A Malley, de grands morceaux de ville vont être construits en peu de temps. La buvette La Galicienne ne restera certainement pas, ou du moins pas dans cet état, mais son activité pourrait mener à un programme similaire qui verrait le jour dans l’un des futurs bâtiments. En effet, si elle a été conçue comme une scène éphémère, La Galicienne est devenue un lieu de rencontre, elle a réuni des artistes, provoqué une onde qui se propage. C’est ainsi que je vois l’approche de l’urbaniste : il ne s’agit pas que de faire du construit, mais aussi de créer du social, de l’appartenance.

M. F. A la lumière de vos récits, on se prend à penser que l’urbanisme, l’aménagement et la culture devraient mieux collaborer… 

A. W. L’urbanisme est forcément un travail culturel, qu’on le veuille ou non. Les urbanistes sont aujourd’hui accusés d’utiliser l’artiste pour préparer la gentrification, le remplacement d’une population par une autre, plus aisée. Cela ne doit pas empêcher de favoriser le rôle de la culture pour créer un terreau fertile dans des endroits délaissés.
Lausanne Jardins, par exemple, a contribué à découvrir des lieux, des niches, des terrains en friche et d’y planter des graines. Comme Antigel, Lausanne Jardins est intervenu sur des endroits que personne ne regardait. L’événement a révélé des strates archéologiques dans un tunnel, aménagé des bancs fleuris dans des coins délaissés, provoqué un intérêt pour les plantes vivaces poussant sur les terrains vagues… En 2004, la manifestation s’est dirigée vers l’Ouest lausannois. Elle nous a alors aidés à identifier des besoins, à chercher des idées, et a permis d’obtenir des soutiens politiques pour réaliser des projets. Ce projet culturel a donc clairement joué un rôle de facilitateur.
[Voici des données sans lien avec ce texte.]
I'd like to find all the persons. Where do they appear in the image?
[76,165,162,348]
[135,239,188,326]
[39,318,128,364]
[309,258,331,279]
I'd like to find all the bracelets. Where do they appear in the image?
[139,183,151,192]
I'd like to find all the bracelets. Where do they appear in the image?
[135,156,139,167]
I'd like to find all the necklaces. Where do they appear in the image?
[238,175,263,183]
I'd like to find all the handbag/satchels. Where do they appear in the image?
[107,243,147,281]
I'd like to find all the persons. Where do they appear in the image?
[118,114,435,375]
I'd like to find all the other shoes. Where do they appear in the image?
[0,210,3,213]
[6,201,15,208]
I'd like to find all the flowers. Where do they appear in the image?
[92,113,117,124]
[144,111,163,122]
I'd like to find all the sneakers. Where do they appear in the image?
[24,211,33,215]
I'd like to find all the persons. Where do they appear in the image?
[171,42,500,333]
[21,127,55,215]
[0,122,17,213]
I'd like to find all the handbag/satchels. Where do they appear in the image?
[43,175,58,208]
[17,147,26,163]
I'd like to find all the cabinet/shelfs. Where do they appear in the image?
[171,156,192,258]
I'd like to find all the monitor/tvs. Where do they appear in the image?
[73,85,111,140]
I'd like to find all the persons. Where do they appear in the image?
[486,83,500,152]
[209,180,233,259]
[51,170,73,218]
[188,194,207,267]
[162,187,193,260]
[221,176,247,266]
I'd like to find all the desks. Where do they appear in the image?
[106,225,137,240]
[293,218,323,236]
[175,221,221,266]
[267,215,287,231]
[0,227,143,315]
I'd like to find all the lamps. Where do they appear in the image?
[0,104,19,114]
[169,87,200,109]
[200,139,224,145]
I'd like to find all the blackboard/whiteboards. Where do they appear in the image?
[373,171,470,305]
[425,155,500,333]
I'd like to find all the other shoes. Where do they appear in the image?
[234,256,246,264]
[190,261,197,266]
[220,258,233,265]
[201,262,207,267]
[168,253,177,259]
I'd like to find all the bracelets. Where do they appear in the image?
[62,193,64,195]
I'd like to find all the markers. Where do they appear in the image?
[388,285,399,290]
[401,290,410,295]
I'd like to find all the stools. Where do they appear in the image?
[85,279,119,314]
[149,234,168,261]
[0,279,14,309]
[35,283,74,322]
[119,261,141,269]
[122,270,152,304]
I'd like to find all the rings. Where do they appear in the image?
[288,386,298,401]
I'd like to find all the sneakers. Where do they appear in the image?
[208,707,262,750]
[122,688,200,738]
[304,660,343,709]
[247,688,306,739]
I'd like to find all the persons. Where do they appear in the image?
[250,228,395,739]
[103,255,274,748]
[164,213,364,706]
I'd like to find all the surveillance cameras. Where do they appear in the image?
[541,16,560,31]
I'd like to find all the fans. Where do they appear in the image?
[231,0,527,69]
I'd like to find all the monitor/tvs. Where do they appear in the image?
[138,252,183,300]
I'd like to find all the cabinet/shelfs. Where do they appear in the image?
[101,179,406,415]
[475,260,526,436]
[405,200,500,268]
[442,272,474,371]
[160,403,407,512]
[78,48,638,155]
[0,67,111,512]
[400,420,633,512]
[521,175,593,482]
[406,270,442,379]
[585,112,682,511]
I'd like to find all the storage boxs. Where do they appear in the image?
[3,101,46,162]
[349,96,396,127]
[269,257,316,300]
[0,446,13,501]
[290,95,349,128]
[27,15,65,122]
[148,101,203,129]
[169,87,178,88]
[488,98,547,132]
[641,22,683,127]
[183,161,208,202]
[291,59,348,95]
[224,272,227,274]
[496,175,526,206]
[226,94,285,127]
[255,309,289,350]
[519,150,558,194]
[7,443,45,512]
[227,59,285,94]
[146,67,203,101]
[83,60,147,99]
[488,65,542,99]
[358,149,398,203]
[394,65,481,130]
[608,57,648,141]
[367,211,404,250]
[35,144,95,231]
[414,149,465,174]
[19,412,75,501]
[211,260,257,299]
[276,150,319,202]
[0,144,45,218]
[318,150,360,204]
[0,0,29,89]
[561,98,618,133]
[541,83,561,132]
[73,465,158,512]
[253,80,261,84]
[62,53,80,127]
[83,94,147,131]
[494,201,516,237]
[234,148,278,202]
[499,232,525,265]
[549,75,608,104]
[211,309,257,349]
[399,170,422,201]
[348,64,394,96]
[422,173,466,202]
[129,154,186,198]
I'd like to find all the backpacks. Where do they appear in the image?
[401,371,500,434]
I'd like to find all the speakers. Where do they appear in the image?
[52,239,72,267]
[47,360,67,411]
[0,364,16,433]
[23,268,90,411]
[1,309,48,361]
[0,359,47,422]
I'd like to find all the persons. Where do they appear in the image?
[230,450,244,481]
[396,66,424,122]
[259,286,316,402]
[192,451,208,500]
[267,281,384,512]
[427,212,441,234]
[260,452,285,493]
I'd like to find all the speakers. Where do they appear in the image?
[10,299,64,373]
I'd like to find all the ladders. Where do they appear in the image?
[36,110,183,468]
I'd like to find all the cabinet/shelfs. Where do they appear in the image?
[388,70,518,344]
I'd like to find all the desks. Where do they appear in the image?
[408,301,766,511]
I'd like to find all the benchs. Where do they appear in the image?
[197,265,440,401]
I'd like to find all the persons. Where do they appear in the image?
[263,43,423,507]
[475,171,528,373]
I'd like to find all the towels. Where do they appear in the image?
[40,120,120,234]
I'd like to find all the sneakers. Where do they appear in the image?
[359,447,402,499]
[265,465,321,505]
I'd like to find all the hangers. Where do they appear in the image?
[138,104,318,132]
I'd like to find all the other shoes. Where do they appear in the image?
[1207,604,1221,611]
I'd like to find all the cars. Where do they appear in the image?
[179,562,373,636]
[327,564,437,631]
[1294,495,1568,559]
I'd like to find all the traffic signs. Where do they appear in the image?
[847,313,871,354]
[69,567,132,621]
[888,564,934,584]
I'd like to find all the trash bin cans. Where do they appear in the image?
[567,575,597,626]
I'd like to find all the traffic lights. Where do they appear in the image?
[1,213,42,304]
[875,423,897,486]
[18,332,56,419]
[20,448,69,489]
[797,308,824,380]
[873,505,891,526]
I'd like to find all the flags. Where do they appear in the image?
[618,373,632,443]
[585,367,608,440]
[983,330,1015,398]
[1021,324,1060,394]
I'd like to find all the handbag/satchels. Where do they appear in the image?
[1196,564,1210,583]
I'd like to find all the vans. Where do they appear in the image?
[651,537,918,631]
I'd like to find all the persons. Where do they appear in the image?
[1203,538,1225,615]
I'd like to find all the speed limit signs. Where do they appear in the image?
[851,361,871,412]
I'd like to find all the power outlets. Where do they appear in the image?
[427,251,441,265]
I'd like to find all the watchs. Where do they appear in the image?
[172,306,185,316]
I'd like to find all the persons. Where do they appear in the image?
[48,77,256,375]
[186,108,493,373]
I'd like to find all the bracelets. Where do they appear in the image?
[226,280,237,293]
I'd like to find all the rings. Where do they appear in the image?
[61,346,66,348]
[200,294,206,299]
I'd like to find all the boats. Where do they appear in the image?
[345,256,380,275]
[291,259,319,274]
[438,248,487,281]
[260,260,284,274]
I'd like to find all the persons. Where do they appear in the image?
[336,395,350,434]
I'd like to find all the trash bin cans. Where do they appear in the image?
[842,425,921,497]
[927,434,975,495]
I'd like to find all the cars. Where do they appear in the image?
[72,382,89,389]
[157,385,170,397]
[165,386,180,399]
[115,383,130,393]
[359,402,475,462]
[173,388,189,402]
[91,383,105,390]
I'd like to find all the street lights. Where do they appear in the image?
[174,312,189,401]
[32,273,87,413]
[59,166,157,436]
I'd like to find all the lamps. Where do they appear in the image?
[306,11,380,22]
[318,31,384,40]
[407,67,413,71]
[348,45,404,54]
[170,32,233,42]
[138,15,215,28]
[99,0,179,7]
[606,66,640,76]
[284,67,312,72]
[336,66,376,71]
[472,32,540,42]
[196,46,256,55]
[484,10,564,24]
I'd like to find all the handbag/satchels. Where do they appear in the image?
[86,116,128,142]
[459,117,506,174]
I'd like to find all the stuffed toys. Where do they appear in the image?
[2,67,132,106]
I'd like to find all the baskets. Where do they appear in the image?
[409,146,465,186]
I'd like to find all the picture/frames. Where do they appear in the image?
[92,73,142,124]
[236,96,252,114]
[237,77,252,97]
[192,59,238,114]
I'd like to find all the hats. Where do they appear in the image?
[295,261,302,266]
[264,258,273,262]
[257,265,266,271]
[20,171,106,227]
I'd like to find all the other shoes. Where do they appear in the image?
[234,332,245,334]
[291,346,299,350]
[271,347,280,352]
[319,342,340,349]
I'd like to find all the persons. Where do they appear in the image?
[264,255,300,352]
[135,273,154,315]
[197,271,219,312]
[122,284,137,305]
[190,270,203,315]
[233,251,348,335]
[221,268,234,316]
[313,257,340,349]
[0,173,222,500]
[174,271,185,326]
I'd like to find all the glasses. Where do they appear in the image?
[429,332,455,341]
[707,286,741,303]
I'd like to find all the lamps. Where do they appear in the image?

L’urbanisme est forcément un travail culturel, qu’on le veuille ou non. Les urbanistes sont aujourd’hui accusés d’utiliser l’artiste pour préparer la gentrification, le remplacement d’une population par une autre, plus aisée. Cela ne doit pas empêcher de favoriser le rôle de la culture pour créer un terreau fertile dans des endroits délaissés.

Ariane Widmer

E. L. Nous avons littéralement « cultivé » le terrain du PAV : le bar éphémère d’Antigel à la caserne des Vernets, appelé le Grand Central, a eu un tel succès qu’il a créé un véritable besoin. Dans le sillage de cette expérience, nous avons organisé un séminaire sur l’imaginaire du lieu, pour élargir le potentiel de la caserne. Celui-ci a été organisé par OLA-UP, une plateforme dédiée aux discussions sur l’aménagement urbain montée en collaboration avec l’agence d’urbanisme Urbaplan. Notre expérience dans la culture nous a donc naturellement menés vers la médiation urbanistique.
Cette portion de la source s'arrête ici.